CHAIR: Which takes me to the issue we were discussing earlier around data. You made the point that the bed is filled anyway so we are going to be paying out the same amount of money for acute care. Have you done any more data collection around that—figures specifically around whether you can put a dollar figure on—

Ms Raguz : That is what we are doing. In July we have started an independent evaluation. That will run for six months. What we are hoping to have at the end of that six months is an accurate evaluation of the service both with costings and in outcomes. But we do not have that yet.
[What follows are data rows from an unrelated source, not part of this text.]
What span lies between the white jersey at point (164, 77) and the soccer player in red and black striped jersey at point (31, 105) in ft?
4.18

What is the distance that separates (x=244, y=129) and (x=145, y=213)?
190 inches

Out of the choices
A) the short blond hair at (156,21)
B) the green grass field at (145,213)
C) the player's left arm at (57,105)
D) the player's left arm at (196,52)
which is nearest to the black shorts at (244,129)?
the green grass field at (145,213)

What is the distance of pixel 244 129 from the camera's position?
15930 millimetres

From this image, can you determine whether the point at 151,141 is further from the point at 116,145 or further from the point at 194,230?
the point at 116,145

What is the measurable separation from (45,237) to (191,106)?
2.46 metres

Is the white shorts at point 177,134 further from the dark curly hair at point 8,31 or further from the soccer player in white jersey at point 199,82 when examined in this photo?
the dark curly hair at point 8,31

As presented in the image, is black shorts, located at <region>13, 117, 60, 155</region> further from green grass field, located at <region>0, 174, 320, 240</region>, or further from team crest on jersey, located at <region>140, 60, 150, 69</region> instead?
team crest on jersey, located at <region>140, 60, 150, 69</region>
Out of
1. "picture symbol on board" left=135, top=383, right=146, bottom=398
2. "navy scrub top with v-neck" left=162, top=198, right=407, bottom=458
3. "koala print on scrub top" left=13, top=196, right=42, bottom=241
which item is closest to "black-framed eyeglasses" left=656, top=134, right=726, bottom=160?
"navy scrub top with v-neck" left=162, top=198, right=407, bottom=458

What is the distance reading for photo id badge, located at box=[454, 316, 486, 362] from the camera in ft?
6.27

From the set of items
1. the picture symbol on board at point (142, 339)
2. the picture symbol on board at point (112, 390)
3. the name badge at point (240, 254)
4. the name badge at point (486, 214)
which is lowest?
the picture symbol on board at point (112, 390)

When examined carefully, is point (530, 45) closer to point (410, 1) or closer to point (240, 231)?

Prof. Cole : That is in the aged-care space. Certainly we have costed very accurately what we do in the subacute space and compare that again with the acute space, and compare that again with the per diem cost of somebody in an emergency department. And there is frankly no comparison. But, as Angela says, in wintertime, once the palliative care patient goes back to the nursing home there is somebody else in the bed and the poor hospital has still got the same cost no matter who is in that bed. The difficulty is that it always seems to be the other person's job. The state says, 'Talk to the Commonwealth' and the Commonwealth says, 'Talk to the state.' But, within the aged-care space, to the extent that the Commonwealth does have the responsibility of ambulatory care funding for medical services and the support of the aged-care system, yes, that is the space that our CEO spends a lot of time talking with people in Canberra and building doors and so forth. This we thought was something that was too important not to do, even if it is a cost to where we are at at the moment.

CHAIR: Are there any final questions?

Senator BOYCE: Could I just ask: when you have finished that evaluation, I think the committee would love to receive a copy.